I totally agree that restricting ourselves to simple 3D shapes would
severely limit our capabilities, but for simple 3D shapes it's easier in
FreeCAD to stay in the 3D Part environment and simply create the
parametric part I need.  The notion of drawing 2D parts and then lofting
or rotating them as THE way to work seems to have its origins in the
days when AutoCAD was trying to embrace 3D CAD but was barking up the
wrong tree because they were adding that capability to their legacy 2D CAD.
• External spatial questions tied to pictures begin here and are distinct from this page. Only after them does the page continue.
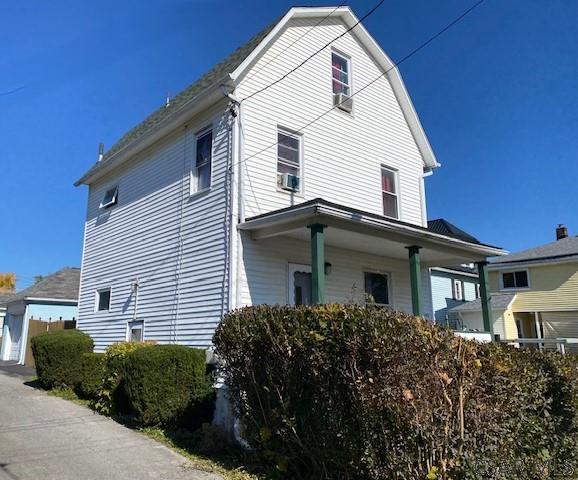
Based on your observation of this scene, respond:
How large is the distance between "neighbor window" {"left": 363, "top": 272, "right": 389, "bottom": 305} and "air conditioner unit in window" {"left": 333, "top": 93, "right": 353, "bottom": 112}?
4.53 metres

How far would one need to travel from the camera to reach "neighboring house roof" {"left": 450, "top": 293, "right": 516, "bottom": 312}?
2461cm

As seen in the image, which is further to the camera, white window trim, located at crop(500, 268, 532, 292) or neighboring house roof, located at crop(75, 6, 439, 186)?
white window trim, located at crop(500, 268, 532, 292)

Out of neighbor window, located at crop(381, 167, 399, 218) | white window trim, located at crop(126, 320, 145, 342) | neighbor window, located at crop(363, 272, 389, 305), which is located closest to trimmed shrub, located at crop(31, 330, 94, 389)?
white window trim, located at crop(126, 320, 145, 342)

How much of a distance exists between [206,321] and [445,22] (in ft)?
24.7

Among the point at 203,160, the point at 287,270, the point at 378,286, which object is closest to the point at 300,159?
the point at 203,160

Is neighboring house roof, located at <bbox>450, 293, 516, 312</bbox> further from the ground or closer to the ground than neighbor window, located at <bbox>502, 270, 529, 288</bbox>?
closer to the ground

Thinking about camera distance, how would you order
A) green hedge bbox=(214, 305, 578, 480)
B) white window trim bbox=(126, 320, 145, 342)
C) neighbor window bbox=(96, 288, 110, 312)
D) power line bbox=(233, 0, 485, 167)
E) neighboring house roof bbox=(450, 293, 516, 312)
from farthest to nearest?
1. neighboring house roof bbox=(450, 293, 516, 312)
2. neighbor window bbox=(96, 288, 110, 312)
3. white window trim bbox=(126, 320, 145, 342)
4. power line bbox=(233, 0, 485, 167)
5. green hedge bbox=(214, 305, 578, 480)

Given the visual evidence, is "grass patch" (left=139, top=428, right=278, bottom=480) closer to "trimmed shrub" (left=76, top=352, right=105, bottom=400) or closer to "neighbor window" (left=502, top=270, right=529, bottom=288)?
"trimmed shrub" (left=76, top=352, right=105, bottom=400)

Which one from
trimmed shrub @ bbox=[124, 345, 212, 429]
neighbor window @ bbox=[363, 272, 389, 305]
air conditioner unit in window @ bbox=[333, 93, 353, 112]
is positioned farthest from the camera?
air conditioner unit in window @ bbox=[333, 93, 353, 112]

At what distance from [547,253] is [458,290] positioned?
17.4 ft

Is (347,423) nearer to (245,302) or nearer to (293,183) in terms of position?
(245,302)

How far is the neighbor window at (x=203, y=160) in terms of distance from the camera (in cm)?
1062

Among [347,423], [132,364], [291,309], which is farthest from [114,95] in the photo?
[347,423]

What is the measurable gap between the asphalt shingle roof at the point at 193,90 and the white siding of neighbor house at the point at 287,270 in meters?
3.89
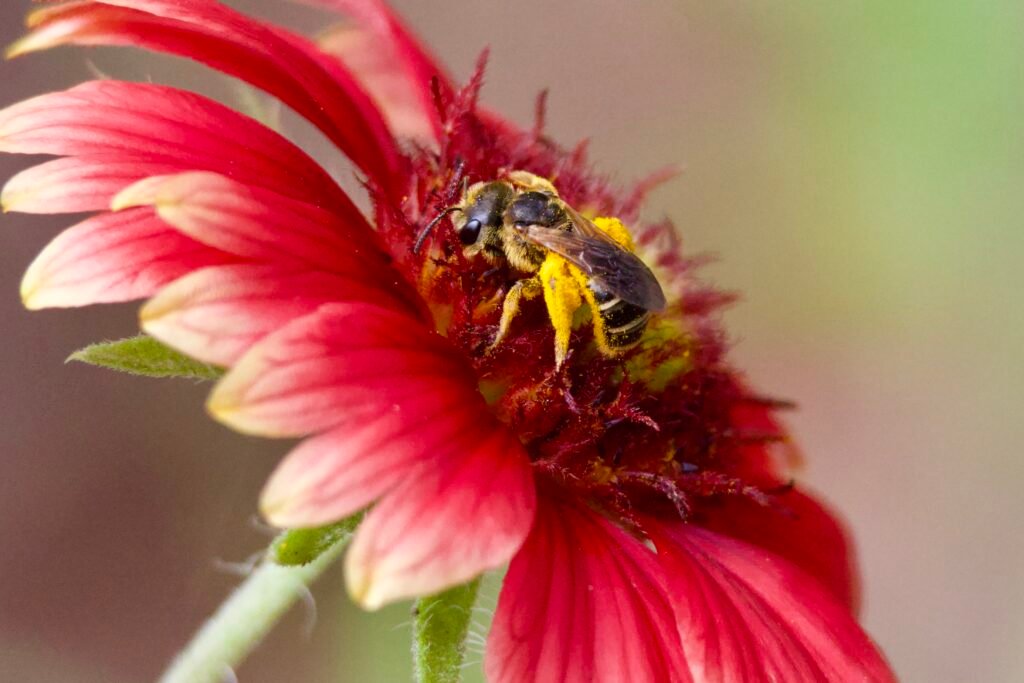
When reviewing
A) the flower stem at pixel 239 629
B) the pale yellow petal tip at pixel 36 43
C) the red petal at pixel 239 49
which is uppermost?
the red petal at pixel 239 49

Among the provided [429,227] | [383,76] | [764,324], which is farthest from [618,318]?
[764,324]

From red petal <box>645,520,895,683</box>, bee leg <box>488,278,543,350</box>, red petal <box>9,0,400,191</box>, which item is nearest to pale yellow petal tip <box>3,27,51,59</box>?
red petal <box>9,0,400,191</box>

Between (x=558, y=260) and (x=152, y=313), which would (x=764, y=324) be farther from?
(x=152, y=313)

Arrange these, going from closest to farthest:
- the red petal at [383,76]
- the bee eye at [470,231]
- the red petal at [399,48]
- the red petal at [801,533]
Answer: the bee eye at [470,231]
the red petal at [801,533]
the red petal at [399,48]
the red petal at [383,76]

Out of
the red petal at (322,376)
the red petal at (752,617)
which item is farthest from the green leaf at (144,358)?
the red petal at (752,617)

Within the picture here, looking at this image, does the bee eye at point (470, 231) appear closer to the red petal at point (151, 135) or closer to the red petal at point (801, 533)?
the red petal at point (151, 135)

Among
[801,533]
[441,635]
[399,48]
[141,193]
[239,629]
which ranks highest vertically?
[399,48]

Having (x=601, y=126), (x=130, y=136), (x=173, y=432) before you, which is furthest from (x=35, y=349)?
(x=601, y=126)
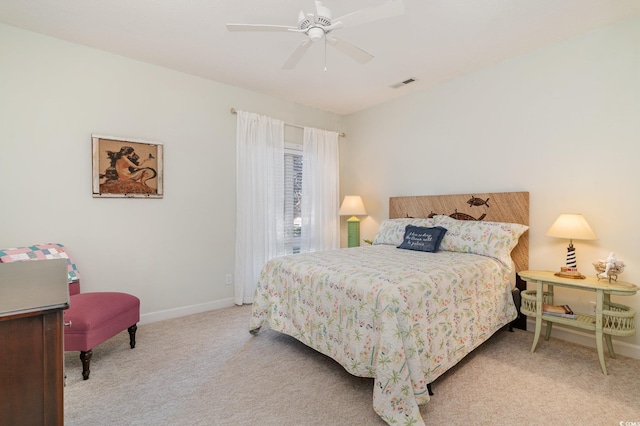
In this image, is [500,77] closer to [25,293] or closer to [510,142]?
[510,142]

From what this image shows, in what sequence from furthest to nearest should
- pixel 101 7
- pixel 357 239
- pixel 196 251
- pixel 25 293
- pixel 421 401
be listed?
pixel 357 239 < pixel 196 251 < pixel 101 7 < pixel 421 401 < pixel 25 293

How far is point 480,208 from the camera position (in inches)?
135

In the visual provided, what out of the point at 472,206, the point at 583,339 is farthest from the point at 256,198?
the point at 583,339

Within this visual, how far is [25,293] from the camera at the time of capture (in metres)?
1.03

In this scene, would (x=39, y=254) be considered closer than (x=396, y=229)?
Yes

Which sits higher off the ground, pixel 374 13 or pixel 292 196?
pixel 374 13

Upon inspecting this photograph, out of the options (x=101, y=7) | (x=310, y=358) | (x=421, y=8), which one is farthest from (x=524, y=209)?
(x=101, y=7)

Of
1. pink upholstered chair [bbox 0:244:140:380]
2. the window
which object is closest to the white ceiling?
the window

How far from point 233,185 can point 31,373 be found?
10.2ft

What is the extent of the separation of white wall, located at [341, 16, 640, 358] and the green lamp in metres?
0.82

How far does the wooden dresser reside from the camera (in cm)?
85

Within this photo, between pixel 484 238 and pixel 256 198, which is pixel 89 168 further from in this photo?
pixel 484 238

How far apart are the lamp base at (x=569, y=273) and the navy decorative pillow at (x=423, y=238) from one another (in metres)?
1.00

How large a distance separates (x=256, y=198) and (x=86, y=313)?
7.15 feet
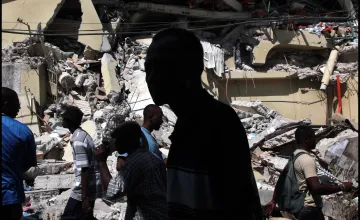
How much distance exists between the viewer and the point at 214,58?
581 inches

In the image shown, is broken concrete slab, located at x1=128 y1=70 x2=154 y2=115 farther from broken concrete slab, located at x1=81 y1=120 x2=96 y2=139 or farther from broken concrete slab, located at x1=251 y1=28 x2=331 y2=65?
broken concrete slab, located at x1=251 y1=28 x2=331 y2=65

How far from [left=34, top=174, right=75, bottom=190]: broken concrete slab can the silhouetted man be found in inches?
288

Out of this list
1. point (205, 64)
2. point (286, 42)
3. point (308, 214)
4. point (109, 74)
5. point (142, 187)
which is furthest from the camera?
point (286, 42)

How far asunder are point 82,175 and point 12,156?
1.13m

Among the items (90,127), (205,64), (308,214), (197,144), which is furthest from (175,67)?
(205,64)

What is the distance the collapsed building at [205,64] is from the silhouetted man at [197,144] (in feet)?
30.9

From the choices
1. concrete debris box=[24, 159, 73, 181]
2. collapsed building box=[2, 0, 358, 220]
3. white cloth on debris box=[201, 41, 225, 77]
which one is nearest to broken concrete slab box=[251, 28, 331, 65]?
collapsed building box=[2, 0, 358, 220]

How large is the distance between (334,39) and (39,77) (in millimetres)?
8971

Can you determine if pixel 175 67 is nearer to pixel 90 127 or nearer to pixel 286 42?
pixel 90 127

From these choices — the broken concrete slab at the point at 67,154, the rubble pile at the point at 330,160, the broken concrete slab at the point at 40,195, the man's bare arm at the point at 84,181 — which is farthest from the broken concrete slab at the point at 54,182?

I assume Fusion360 and Solidworks make it much easier to work in 2D and
3D.  It's not terribly difficult in FreeCAD, but I find it cumbersome to
switch gears.  If I want a rectangular plate with some holes or a disk
or tube, it's much easier to use the 3D primitives.  It's certainly much
easier to talk a newbie through the 3D process than try to convince them
to draw 2D parts and then switch to 3D to extrude them, which is similar
to telling then to use a 2D CAD program to draw their part and then
export that to a DXF and import that into a separate program to loft the
part and create the G code.

And it IS surprising how complex parts can be when constructed using 3D
primitives.  Most of us aren't doing a lot of 3D surface machining for
injection molds or art objects.  Most of us are cranking out simple
parts that are readily machinable using 2.5D methods.  Gene's part is on
the simple side but is a good example.  Designing parts from 3D
primitives is quite amenable to the types of parts that hobbyists are
usually machining.  I don't have a five axis machining center in my
basement shop, so I had no need for complex 3D CAD until I had a 3D
printer that was much less restricted in the part geometry it could
create.  In fact, for the simple parts I machine on the mill, router and
lathes, I prefer to write my own G code from scratch rather than using
CAD and CAM.





On 9/20/20 6:38 AM, andy pugh wrote:
> On Sun, 20 Sep 2020 at 06:52, Bruce Layne <linux...@thinkingdevices.com> 
> wrote:
>
>>  It's amazing how much can be
>> accomplished by using geometric primitives (cube, cone, sphere,
>> cylinder, torus) and using Boolean operations to add or subtract these
>> components, then using chamfer or fillet on the edges.
> I would suggest that this probably isn't the best way to work.
>
> It is typically rather more flexible to start with a sketch then
> extrude it (for milling) or revolve it (for turning).
>
> The vast majority of lathe parts can be designed from a single
> dimensioned sketch revolved about an axis.